「知りたいこと」と「報道されること」

今に始まった話でもないですが、報道されることと知りたいことの間に乖離が大きいと感じることが多いです。


先日、「結婚したい若者が、結婚できなくなっているのはなぜか?」というテレビの特集番組を見て、このエントリを書きました。「番組が報道したいと思ったこと」と、「ちきりんが知りたいと思ったこと」は、似ているようで、全く違います。

番組が伝えたいと考えたのは「なぜ、今、結婚したい人が結婚できなくなっているのか?」ということであり、私が知りたいと思ったことは、「昔だって条件が悪い人もいただろうに、なぜ全員が結婚できていたのか?」ということでした。

全く同じ現象を見ても、異なる人は異なる方向から考えるのだと、よくわかります。



他にも、「行動提起としてのノーベル平和賞&文学賞」というエントリを書いていますが、今回のノーベル文学賞に関して、ちきりんが一番知りたい!と思うのは、莫言氏のこれまでの作品の多面的な解釈、彼の生い立ちや経歴、これまでの発言とその背景です。

理由は、そこを掘り下げれば村上春樹氏が賞を逃した理由がわかるだろうと思うからです。先日のエントリは、私の勝手な仮説に過ぎません。でも調査能力を持つ大手メディアであれば、中国文学の専門家の協力を得て、上記のような莫言氏に関する情報を深く掘り下げ、今回の授賞が何を意味するのか、検証することも可能でしょう。

そういう番組があればぜひ見てみたいと思います。



昨日は、最近お騒がせの森口尚史氏(iPS細胞を利用した移植手術を6例、実施したと発表。現時点で5例は虚偽だったと認めている)の件であれこれツイートしていたのですが、この事件に関しても、ちきりんが知りたいのは、
(1)この人は、仕事は普通にマジメにやってて、魔が差したように虚言癖があるだけなのか
(2)今までの経歴(博士号の取得、今回の件以外の研究実績、東大の特任研究員としての雇用の是非や業務内容)にも、疑うべき点がある人なのか?
ということです。


(1)であれば、よくある「まじめな会社員が、魔が差して万引きした(or 実は万引きの常習犯だった)」的な話です。どこにでもそういう人はいるし、そういう事件の場合、勤め先企業は「真面目な勤務態度だった。何も問題はなかった。事件を聞いてびっくりしている」的なコメントを出して終わりです。
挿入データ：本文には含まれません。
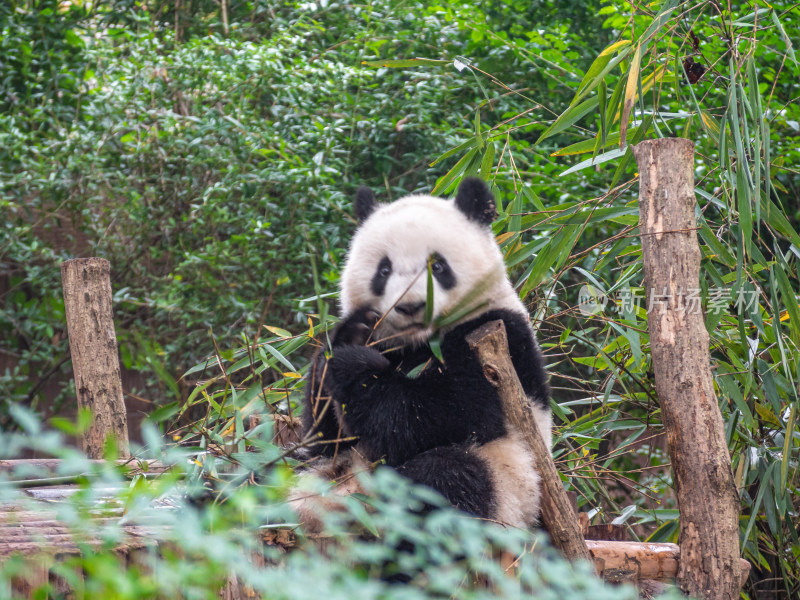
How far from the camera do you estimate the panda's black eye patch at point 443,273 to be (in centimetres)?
230

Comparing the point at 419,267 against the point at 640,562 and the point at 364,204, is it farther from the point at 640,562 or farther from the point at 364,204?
the point at 640,562

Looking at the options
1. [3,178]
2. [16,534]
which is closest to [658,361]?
[16,534]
ですが、(2)であれば、「アカデミックな世界において、大がかりな詐欺(詐称)行為が可能になる土壌が存在するの?」という話になります。もしそうなら、なぜそんなことが可能になるのか、といったメカニズムは詳細に知りたいところです。

というわけで、ちきりんがまず知りたいのは、(1)と(2)のどっちなの?という点です。でも、この分岐が重要だと思っている人自体が少数派なのか、大量の報道を見ていても、記者会見の質問を見ていても、今ひとつピンときません。
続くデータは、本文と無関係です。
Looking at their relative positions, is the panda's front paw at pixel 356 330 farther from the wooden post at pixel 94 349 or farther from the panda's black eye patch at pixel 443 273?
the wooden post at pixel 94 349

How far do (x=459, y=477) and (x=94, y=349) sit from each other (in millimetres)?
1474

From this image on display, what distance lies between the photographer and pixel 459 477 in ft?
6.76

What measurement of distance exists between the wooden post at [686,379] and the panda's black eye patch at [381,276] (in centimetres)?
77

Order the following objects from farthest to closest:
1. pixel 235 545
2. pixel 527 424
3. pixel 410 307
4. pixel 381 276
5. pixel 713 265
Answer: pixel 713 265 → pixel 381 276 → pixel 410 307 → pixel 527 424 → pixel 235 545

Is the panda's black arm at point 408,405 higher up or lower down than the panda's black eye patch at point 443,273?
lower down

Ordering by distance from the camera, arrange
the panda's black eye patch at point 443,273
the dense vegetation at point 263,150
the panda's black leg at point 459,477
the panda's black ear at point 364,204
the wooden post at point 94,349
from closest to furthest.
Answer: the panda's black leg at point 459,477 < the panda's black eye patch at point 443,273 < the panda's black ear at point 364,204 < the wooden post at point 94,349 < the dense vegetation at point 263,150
iPSといえば、本家、山中教授の研究に絡んでも、「iPS細胞が臨床応用されれば、こんな難病が治る可能性がある!」的な報道ばかりですよね。もちろんそういうことを報道する意義があるのはわかります。

でも、ちきりんとしてはビジネス的な視点から、「iPS細胞が研究から臨床、応用の世界に入ったら、どういうビジネスがでてきて、どんな産業規模になると考えられるの?」ということにも関心があるのですが、そういう報道はあんまり見かけません。(株価はそういう視点で動いています)

山中先生は目標として糖尿病治療への臨床実験も挙げられているし、ガンの治療にも役立つかもという話になれば、「どんだけの市場規模になるの?」という興味をもつのは、ちきりんにとっては余りに自然なことです。

「それって巨大な市場が現われるってことだよね? どれだけの人と企業が、これで食べていけるの?」「それってどんな企業なの?」なども是非知りたい。でも、世の中的には「そんなどうでもいいこと」は報道されません。



という感じで、いろいろ併せて最近思うのは、“マス”メディアというのは、“マス”が知りたいことを報道してればいいんだなということです。ちきりんが知りたいようなことは、それらの分野に詳しい専門家が、きっとどこかで答えを書いてくれている(or くれる)のでしょう。

たとえその書き手や内容が、今は注目されていなくても、もしくはその情報が日本語以外で書かれていても、きっとそのうちグーグル先生が見つけてきてくれるはず。

最近はよく「マスメディアとマイクロメディアの役割分担ってどうなっていくんだろう?」と考えていたのですが、ここのところの「報道されること」と「知りたいこと」の乖離から、なるほど、こういう感じの補完関係になっていくのかな、と思いはじめたりしています。